--- START DATASET EXTRACT ---
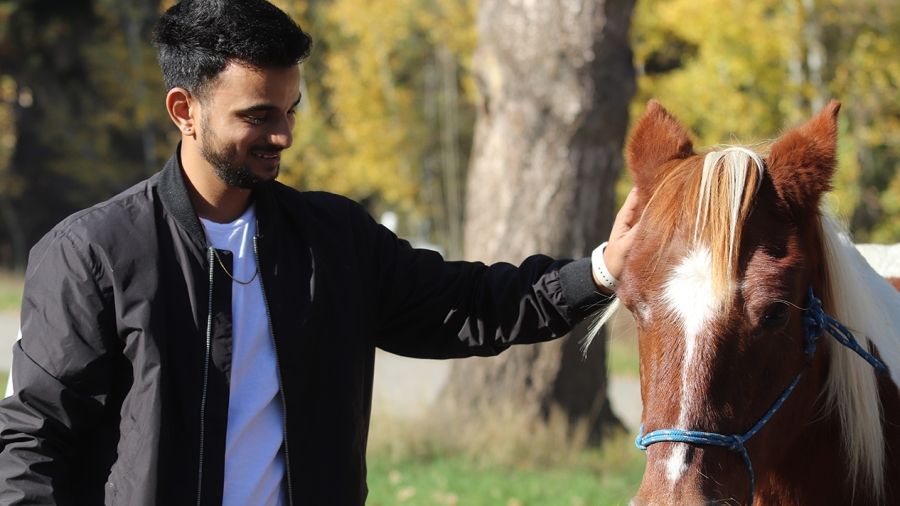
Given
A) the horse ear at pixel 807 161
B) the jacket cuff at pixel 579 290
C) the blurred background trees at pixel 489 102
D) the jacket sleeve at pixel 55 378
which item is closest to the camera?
the jacket sleeve at pixel 55 378

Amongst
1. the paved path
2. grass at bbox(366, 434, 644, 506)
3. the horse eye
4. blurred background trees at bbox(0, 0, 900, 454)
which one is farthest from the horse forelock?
the paved path

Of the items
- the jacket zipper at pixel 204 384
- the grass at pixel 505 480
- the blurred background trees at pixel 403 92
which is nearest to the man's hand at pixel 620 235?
the jacket zipper at pixel 204 384

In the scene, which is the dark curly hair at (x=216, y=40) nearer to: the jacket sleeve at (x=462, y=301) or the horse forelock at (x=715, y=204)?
the jacket sleeve at (x=462, y=301)

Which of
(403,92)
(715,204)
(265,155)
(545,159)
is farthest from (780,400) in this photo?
(403,92)

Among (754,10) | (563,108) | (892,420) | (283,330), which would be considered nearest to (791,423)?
(892,420)

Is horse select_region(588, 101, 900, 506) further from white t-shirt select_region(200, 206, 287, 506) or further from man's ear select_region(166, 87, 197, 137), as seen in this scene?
man's ear select_region(166, 87, 197, 137)

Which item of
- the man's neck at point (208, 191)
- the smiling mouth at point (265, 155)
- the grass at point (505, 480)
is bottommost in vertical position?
the grass at point (505, 480)

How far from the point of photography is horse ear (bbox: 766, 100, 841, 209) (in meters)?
2.39

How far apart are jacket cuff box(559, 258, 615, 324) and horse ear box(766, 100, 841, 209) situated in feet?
1.86

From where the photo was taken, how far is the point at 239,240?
2541 mm

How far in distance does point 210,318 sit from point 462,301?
0.81 meters

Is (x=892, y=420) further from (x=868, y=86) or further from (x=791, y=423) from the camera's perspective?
(x=868, y=86)

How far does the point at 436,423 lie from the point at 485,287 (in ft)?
15.2

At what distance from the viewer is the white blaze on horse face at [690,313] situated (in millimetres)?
2133
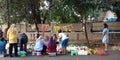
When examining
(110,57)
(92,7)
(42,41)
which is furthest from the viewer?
(92,7)

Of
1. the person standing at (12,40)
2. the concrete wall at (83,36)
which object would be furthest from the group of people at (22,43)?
the concrete wall at (83,36)

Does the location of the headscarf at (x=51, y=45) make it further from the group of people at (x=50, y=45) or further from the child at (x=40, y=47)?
the child at (x=40, y=47)

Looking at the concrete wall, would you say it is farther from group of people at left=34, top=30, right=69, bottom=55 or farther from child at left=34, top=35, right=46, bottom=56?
child at left=34, top=35, right=46, bottom=56

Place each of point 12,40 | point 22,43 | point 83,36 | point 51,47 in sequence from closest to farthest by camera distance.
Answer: point 12,40 → point 51,47 → point 22,43 → point 83,36

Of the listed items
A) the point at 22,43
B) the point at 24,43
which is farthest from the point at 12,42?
the point at 24,43

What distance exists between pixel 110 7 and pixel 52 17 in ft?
14.5

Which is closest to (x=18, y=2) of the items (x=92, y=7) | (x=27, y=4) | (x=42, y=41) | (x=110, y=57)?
(x=27, y=4)

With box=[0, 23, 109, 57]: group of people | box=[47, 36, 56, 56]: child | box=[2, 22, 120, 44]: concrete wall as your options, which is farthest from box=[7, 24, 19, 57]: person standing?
box=[2, 22, 120, 44]: concrete wall

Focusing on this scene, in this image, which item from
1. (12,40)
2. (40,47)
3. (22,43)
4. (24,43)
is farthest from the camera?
(24,43)

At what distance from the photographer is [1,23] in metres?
26.7

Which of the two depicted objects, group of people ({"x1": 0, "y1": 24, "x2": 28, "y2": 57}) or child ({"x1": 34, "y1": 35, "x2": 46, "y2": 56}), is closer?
group of people ({"x1": 0, "y1": 24, "x2": 28, "y2": 57})

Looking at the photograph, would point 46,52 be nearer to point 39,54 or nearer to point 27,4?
point 39,54

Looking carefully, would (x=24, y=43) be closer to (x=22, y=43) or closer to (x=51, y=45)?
(x=22, y=43)

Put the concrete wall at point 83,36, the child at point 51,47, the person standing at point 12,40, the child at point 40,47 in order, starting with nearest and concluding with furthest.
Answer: the person standing at point 12,40 < the child at point 51,47 < the child at point 40,47 < the concrete wall at point 83,36
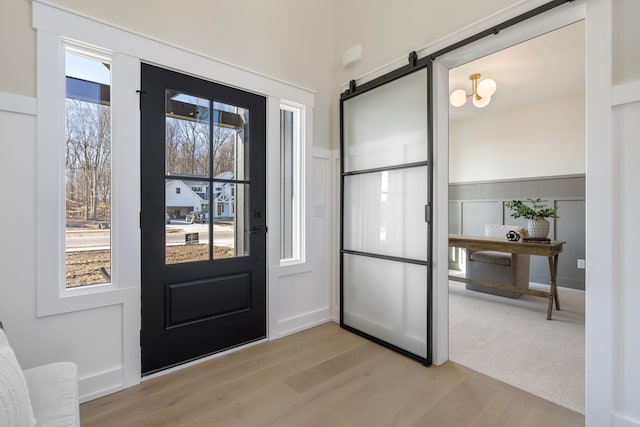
--- END DATASET EXTRACT ---
• [GOAL] Rewrite all the records above, changing every "blurred background trees" to "distant trees" and leaving everything else unchanged. Omit the pictures from your answer.

• [THE RESULT]
Given
A) the horse ear at pixel 807 161
B) the jacket cuff at pixel 579 290
C) the distant trees at pixel 489 102
D) the jacket sleeve at pixel 55 378
which item is closest to the camera?
the jacket sleeve at pixel 55 378

Amongst
1. the paved path
2. grass at bbox(366, 434, 644, 506)
3. the horse eye
4. distant trees at bbox(0, 0, 900, 454)
which one is farthest from the horse forelock?
the paved path

Of the items
- the jacket zipper at pixel 204 384
- the grass at pixel 505 480
- the distant trees at pixel 403 92
which is nearest to the man's hand at pixel 620 235?
the jacket zipper at pixel 204 384

In the scene, which is the dark curly hair at (x=216, y=40) nearer to: the jacket sleeve at (x=462, y=301) or the horse forelock at (x=715, y=204)?
the jacket sleeve at (x=462, y=301)

Which of
(403,92)
(715,204)
(265,155)
(545,159)
is farthest from (780,400) in this photo?
(403,92)

Among (754,10) | (563,108) | (892,420) | (283,330), which would be considered nearest to (791,423)?
(892,420)

Is horse select_region(588, 101, 900, 506) further from white t-shirt select_region(200, 206, 287, 506) or further from man's ear select_region(166, 87, 197, 137), as seen in this scene?
man's ear select_region(166, 87, 197, 137)

Which item of
- the man's neck at point (208, 191)
- the smiling mouth at point (265, 155)
- the grass at point (505, 480)
is bottommost in vertical position?
the grass at point (505, 480)

How far from the point of photography is horse ear (bbox: 766, 100, 841, 209) (in meters)?
2.39

How far apart are jacket cuff box(559, 258, 615, 324) and horse ear box(766, 100, 841, 209) situated in feet?
1.86

From where the photo was taken, how far is the point at 239,240?
2541 mm

How far in distance does point 210,318 sit from point 462,301?
0.81 meters

Is (x=892, y=420) further from (x=868, y=86) or further from (x=791, y=423) from the camera's perspective?
(x=868, y=86)

How far does the point at 436,423 lie from the point at 485,287 (in ft)?
15.2

At what distance from the viewer is the white blaze on horse face at [690,313] situated (in millimetres)?
2133
When examining
(110,57)
(92,7)
(42,41)
which is furthest from the viewer?
(92,7)

Of
1. the person standing at (12,40)
2. the concrete wall at (83,36)
which object would be furthest from the group of people at (22,43)?
the concrete wall at (83,36)

Does the location of the headscarf at (x=51, y=45) make it further from the group of people at (x=50, y=45) or further from the child at (x=40, y=47)?
the child at (x=40, y=47)

Looking at the concrete wall, would you say it is farther from group of people at left=34, top=30, right=69, bottom=55 or farther from child at left=34, top=35, right=46, bottom=56?
child at left=34, top=35, right=46, bottom=56

Place each of point 12,40 | point 22,43 | point 83,36 | point 51,47 in sequence from closest to farthest by camera distance.
Answer: point 12,40 → point 51,47 → point 22,43 → point 83,36

Of the listed items
A) the point at 22,43
B) the point at 24,43
which is farthest from the point at 12,42?
the point at 24,43

What distance exists between pixel 110 7 and pixel 52 17 in ft?
14.5

Which is closest to (x=18, y=2) of the items (x=92, y=7) | (x=27, y=4) | (x=42, y=41) | (x=110, y=57)?
(x=27, y=4)

With box=[0, 23, 109, 57]: group of people | box=[47, 36, 56, 56]: child | box=[2, 22, 120, 44]: concrete wall as your options, which is farthest from box=[7, 24, 19, 57]: person standing?
box=[2, 22, 120, 44]: concrete wall

Focusing on this scene, in this image, which item from
1. (12,40)
2. (40,47)
3. (22,43)
4. (24,43)
is farthest from the camera?
(24,43)

At what distance from the photographer is [1,23] in metres?
26.7

Which of the two depicted objects, group of people ({"x1": 0, "y1": 24, "x2": 28, "y2": 57}) or child ({"x1": 34, "y1": 35, "x2": 46, "y2": 56}), is closer?
group of people ({"x1": 0, "y1": 24, "x2": 28, "y2": 57})

Looking at the photograph, would point 46,52 be nearer to point 39,54 or nearer to point 27,4?
point 39,54

Looking carefully, would (x=24, y=43) be closer to (x=22, y=43) or closer to (x=51, y=45)?
(x=22, y=43)

Put the concrete wall at point 83,36, the child at point 51,47, the person standing at point 12,40, the child at point 40,47 in order, starting with nearest and concluding with furthest.
Answer: the person standing at point 12,40 < the child at point 51,47 < the child at point 40,47 < the concrete wall at point 83,36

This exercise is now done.